Rappelons en effet que c’est dans la nuit de dimanche à lundi que l’hebdomadaire Le Point, via son site internet, a annoncé en premier le décès de celui qui était communément appelé le " doyen des chefs d’Etat africains ". Une information confirmée, selon l’agence France presse (AFP), par des sources proches du quai d’orset et largement relayée par les autres médias français. Ailleurs en Espagne, une source évoquait lundi matin que le président gabonais se trouvait dans une situation " grave, voire très grave " qui impliquerait son retour immédiat dans son pays.

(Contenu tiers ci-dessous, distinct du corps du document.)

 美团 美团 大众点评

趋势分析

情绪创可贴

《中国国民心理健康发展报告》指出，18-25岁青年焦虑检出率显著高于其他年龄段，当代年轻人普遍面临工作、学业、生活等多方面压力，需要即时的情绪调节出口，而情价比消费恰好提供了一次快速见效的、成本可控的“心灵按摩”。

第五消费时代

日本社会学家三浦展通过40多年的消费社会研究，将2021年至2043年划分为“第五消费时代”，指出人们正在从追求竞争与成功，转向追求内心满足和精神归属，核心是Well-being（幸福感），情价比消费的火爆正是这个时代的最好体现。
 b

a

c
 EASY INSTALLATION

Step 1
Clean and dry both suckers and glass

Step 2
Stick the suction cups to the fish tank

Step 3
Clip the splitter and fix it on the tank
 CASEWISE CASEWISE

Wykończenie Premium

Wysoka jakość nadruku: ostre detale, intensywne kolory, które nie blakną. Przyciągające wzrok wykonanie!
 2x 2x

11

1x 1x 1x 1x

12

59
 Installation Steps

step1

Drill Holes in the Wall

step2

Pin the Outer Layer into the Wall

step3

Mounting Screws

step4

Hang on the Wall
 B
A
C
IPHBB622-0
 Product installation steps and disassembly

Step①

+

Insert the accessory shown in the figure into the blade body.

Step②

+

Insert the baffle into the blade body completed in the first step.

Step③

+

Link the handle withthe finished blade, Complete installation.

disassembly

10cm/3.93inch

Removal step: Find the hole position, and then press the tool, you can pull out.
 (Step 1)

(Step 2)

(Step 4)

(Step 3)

Mais dans l’après-midi, le journal catalan La Vanguardia et l’agence Europa Press, citant des sources anonymes vont révéler le décès de ce dernier. Il nous souvient déjà qu’au moment de son hospitalisation, en mai dernier, à la clinique Quiron de Barcelone, les autorités gabonaises parlaient d’un simple bilan de santé ; un son de cloche différent de celui du ministère Espagnol des affaires étrangères pour qui Omar Bongo, malade, était interné " dans un état sérieux mais stable ".